“I suffer no illusions that this will be an easy process. It will be hard. But I also know that nearly a century after Teddy Roosevelt first called for reform, the cost of our health care has weighed down our economy and the conscience of our nation long enough. So let there be no doubt: health care reform cannot wait, it must not wait, and it will not wait another year.” – Barack Obama (February 24, 2009)
In the face of proclamations that health care reform will have to wait, President Obama says otherwise. Health care reform was an important part of his campaign and he seems to be holding firm. In fact, he placed health care right up there with energy and education as three items critical to economic recovery.
In the early 90s, when President Clinton tried to tackle health care reform, the country was not yet ready. The majority of Americans felt secure. Lack of insurance was somebody’s else’s misfortune. It was hard to fathom how widespread the problem would become.
A Kaiser Family Foundation survey released on February 25, 2009, indicates that the tide has turned. A whopping 53 percent of Americans say they have cut back on health care over the past year due to cost, 19 percent report serious financial hardship due to medical bills, and 34 percent of people with health insurance are worried about losing it.

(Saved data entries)
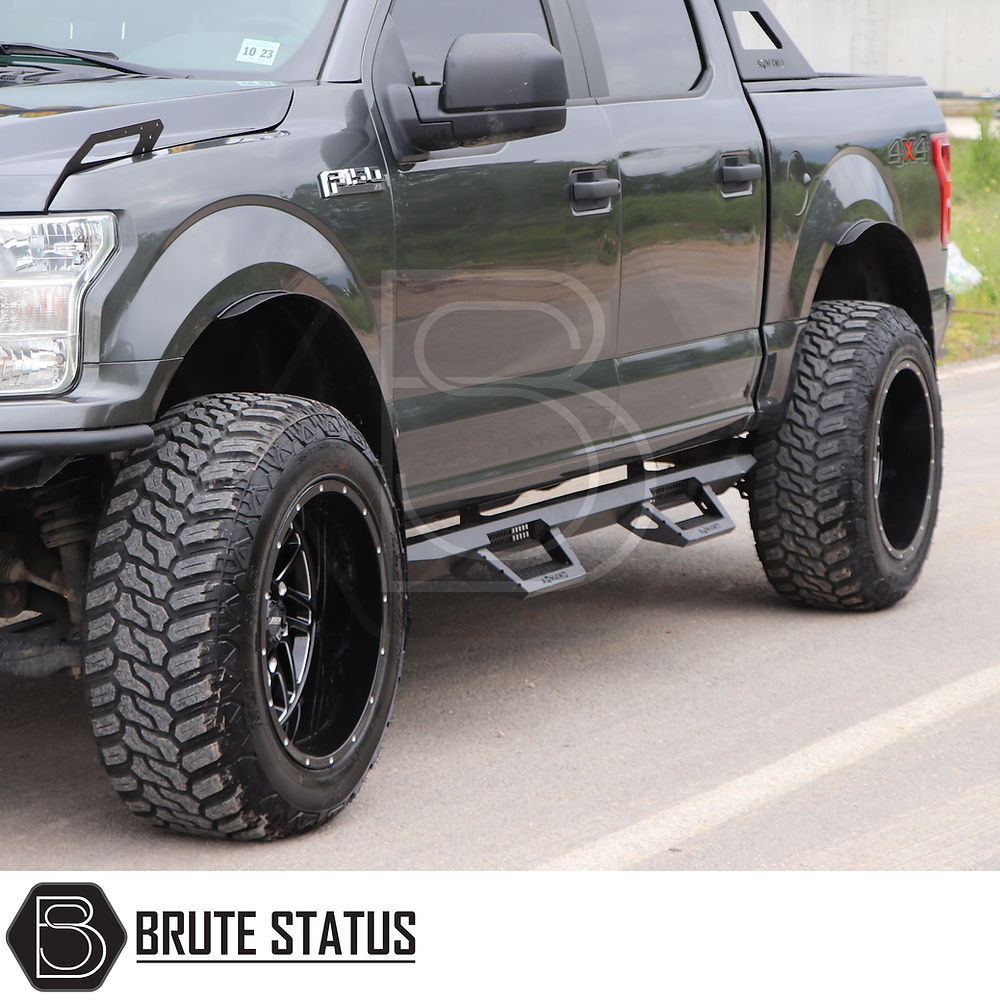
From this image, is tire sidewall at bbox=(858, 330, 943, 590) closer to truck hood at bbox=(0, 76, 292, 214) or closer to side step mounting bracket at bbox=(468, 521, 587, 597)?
side step mounting bracket at bbox=(468, 521, 587, 597)

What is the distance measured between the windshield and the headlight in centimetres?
86

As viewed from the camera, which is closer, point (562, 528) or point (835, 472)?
point (562, 528)

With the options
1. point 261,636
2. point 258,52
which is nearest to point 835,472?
point 258,52

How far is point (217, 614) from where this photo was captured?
329 centimetres

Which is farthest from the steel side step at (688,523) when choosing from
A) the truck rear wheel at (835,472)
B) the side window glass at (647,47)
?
the side window glass at (647,47)

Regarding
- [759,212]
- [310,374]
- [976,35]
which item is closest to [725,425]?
[759,212]

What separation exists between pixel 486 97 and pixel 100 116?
2.95 feet

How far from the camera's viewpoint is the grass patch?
484 inches

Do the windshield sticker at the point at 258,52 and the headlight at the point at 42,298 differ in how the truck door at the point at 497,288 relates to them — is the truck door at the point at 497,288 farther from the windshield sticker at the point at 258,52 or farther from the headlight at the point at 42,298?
the headlight at the point at 42,298

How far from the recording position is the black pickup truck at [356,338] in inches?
127

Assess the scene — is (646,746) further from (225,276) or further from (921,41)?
(921,41)

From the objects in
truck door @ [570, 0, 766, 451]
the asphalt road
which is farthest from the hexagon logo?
truck door @ [570, 0, 766, 451]

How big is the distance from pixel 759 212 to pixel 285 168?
2058mm

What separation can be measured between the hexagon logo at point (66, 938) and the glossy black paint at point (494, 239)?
855 mm
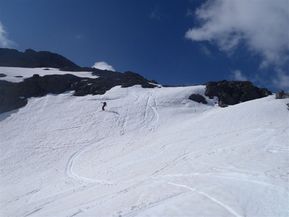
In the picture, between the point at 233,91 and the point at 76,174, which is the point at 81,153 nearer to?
the point at 76,174

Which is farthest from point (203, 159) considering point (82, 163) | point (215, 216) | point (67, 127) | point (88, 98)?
point (88, 98)

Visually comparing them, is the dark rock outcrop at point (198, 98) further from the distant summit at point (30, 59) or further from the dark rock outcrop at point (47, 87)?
the distant summit at point (30, 59)

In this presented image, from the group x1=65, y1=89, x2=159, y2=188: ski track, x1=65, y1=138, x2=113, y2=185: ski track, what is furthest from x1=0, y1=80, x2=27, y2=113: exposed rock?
x1=65, y1=138, x2=113, y2=185: ski track

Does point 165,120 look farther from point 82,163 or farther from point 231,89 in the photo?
point 231,89

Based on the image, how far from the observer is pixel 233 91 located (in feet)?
187

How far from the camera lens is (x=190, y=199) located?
43.9 ft

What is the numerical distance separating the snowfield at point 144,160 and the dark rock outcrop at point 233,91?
6949 millimetres

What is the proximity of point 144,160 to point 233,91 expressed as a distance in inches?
1428

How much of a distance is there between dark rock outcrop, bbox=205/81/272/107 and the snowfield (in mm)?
6949

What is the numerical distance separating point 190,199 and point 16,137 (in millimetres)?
29005

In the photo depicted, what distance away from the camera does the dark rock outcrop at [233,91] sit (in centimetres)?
5358

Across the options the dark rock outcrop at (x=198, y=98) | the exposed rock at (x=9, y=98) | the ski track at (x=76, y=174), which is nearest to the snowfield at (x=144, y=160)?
the ski track at (x=76, y=174)

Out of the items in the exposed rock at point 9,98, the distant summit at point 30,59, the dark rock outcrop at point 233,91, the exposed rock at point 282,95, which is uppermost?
the distant summit at point 30,59

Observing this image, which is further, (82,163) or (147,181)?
(82,163)
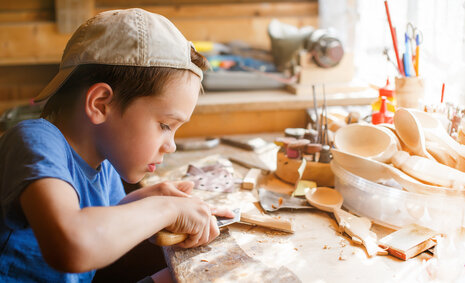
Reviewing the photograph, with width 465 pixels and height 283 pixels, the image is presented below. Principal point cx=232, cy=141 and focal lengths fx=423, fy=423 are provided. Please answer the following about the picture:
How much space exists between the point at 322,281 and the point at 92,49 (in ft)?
2.02

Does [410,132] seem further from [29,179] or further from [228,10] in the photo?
[228,10]

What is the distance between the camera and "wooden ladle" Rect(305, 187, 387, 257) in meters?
0.89

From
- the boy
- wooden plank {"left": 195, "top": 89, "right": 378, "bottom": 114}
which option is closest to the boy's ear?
the boy

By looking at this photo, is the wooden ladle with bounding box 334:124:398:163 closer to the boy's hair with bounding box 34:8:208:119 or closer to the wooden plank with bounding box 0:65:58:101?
the boy's hair with bounding box 34:8:208:119

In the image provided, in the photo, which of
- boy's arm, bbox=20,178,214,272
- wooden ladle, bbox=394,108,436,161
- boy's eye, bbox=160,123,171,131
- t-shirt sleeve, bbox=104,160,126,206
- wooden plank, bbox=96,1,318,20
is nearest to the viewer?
boy's arm, bbox=20,178,214,272

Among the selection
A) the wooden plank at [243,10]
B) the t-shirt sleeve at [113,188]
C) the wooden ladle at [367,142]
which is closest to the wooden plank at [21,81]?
the wooden plank at [243,10]

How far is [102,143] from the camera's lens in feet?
2.97

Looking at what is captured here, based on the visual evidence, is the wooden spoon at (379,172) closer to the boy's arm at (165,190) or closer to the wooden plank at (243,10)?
the boy's arm at (165,190)

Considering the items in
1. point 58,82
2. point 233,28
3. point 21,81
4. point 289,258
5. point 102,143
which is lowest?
point 289,258

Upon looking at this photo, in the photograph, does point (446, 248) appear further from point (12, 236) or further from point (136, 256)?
point (136, 256)

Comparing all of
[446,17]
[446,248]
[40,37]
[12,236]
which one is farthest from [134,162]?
[40,37]

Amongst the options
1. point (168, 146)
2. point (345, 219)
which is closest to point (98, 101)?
point (168, 146)

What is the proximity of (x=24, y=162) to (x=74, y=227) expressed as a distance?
15cm

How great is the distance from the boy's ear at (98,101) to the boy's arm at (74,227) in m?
0.17
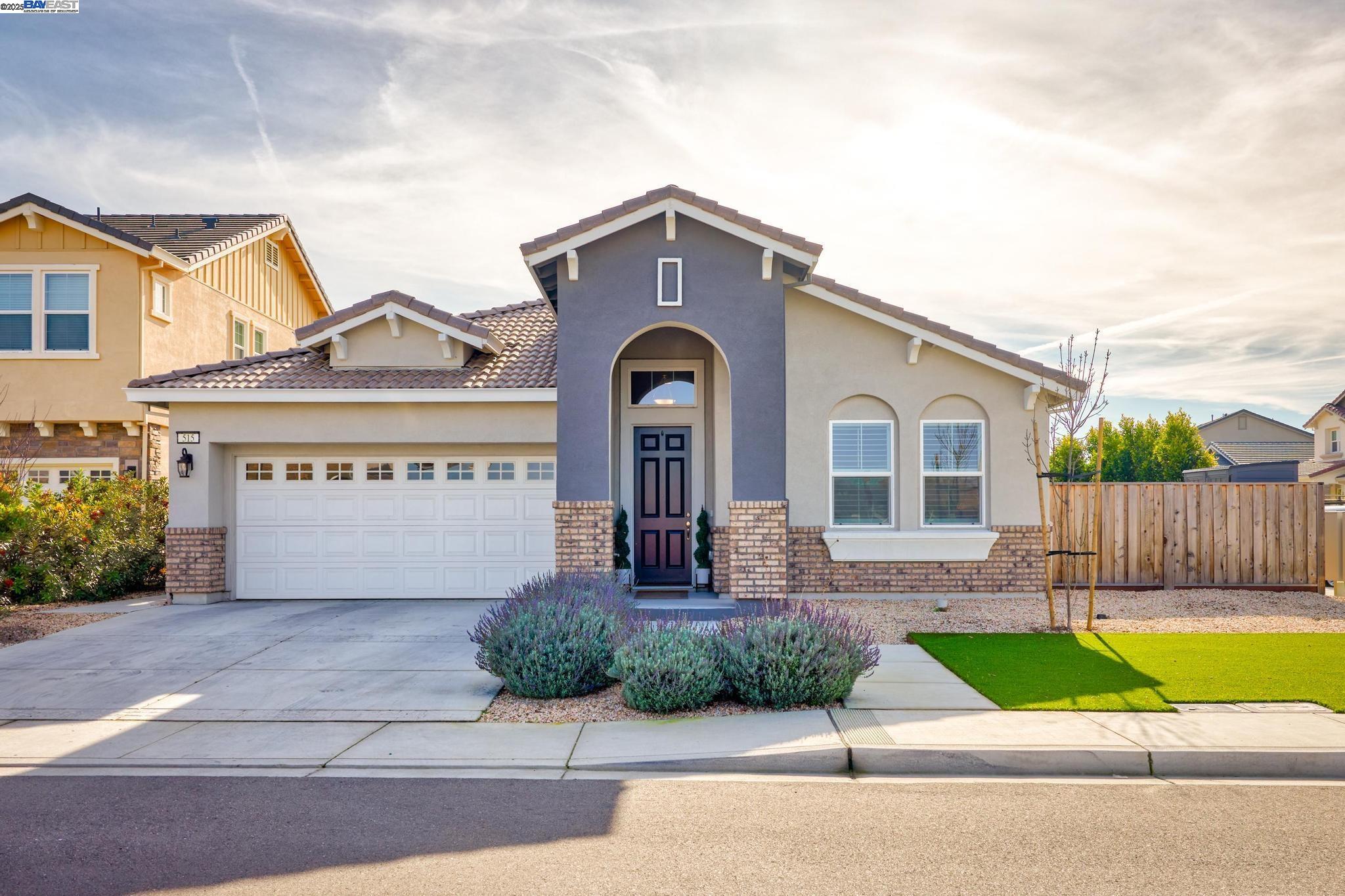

- Problems and tasks -
**a)** Answer these questions about the health care reform article:
(i) On what date did Barack Obama make the quoted remarks?
(ii) Which two items did President Obama rank with health care as critical to economic recovery?
(iii) According to the Kaiser Family Foundation survey, what percentage of people with health insurance are worried about losing it?
**b)** Copy the health care reform article word for word, starting with "In the early" and going on through "problem would become.".
**c)** Continue the health care reform article from where it stops.

- Task-by-task answers -
**a)**
(i) February 24, 2009
(ii) Energy and education
(iii) 34 percent

**b)**
In the early 90s, when President Clinton tried to tackle health care reform, the country was not yet ready. The majority of Americans felt secure. Lack of insurance was somebody’s else’s misfortune. It was hard to fathom how widespread the problem would become.

**c)**
Their worries are not without merit. As unemployment rises, more people are losing their group health coverage. Despite the provisions in the recently passed stimulus package, many of them will not be able to afford to take advantage of COBRA. How many of us will lose medical coverage before real reform takes place? How many of us will put off necessary health care, or be forced into bankruptcy?
We heard the president declare that “we can no longer afford to put health care reform on hold.” We heard the very real fears of the people. We’ve heard the promises. Now it’s time for Congress to act, and it’s time for us to hold them to it.